Kléber

Personal information
- Full name: Kléber Guerra Marques
- Date of birth: 21 February 1970 (age 55)
- Place of birth: Buriti Alegre, Brazil
- Height: 1.87 m (6 ft 1+1⁄2 in)
- Position(s): Goalkeeper

Youth career
- Goiás

Senior career*
- Years: Team / Apps / (Gls)
- 1991–1998: Goiás
- 1998–2000: Atlético Mineiro / 13 / (0)
- 2001–2002: Botafogo / 3 / (0)
- 2002–2005: Fluminense / 104 / (1)
- 2006: Coritiba / 13 / (0)

= Kléber (footballer, born 1970) =

Brazilian footballer

Kléber Guerra Marques (born 21 February 1970), known as just Kléber, is a former Brazilian footballer.

Born in Buriti Alegre, Goiás, Kléber started his career at state capital Goiânia, which he made his national league debut in 1991 Campeonato Brasileiro Série A season. He followed the club relegated to Campeonato Brasileiro Série B at the end of 1993 season. Since returned to the top division in 1996 season, he was the first choice. In 1998 season, he lost his starting place to Ricardo Pinto. In mid-1998, he left for Atlético Mineiro.

In 2001, he left for Botafogo, he played 4 out 6 matches of 2002 Copa do Brasil before left for city rival Fluminense. He was the first choice keeper, ahead Murilo. He lost the starting place in 2004 season to Fernando Henrique but regained the place in 2005 season.

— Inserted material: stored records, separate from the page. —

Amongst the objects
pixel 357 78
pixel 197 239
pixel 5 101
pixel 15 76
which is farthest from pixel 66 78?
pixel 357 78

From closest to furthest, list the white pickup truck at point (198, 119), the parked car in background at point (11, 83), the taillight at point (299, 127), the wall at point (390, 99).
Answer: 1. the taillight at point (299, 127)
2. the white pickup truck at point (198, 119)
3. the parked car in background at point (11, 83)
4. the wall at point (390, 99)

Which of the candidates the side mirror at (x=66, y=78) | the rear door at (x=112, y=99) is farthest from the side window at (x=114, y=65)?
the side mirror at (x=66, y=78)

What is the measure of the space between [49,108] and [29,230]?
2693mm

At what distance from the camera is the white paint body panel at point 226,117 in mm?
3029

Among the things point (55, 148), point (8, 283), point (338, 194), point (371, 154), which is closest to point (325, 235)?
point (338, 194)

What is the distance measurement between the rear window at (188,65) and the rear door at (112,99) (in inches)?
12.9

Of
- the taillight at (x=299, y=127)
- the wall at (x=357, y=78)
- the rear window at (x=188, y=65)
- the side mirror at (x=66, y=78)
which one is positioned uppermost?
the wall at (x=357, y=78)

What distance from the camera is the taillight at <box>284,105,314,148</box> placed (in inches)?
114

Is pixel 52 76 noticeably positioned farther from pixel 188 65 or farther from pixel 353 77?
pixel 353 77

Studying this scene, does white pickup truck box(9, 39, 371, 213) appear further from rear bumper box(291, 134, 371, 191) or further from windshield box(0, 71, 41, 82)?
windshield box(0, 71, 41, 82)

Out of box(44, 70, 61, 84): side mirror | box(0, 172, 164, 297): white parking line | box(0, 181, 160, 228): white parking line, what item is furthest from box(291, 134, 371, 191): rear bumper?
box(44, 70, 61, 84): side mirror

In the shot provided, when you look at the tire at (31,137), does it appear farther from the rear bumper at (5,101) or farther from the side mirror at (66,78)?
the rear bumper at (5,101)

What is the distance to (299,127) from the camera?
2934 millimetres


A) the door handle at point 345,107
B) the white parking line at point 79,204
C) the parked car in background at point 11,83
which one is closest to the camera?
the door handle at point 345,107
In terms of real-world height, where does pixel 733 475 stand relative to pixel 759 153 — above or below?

In 2006 season he left for Série B side Coritiba, as understudy of Artur. After the season, he retired. He then became a personal manager for the footballer and one of partner of KGM SPORTS (former Fair Play Sports) in 2007. He was the first client of Fair Play Sports which found by FIFA licensed agent Daniel de Paiva in 2003.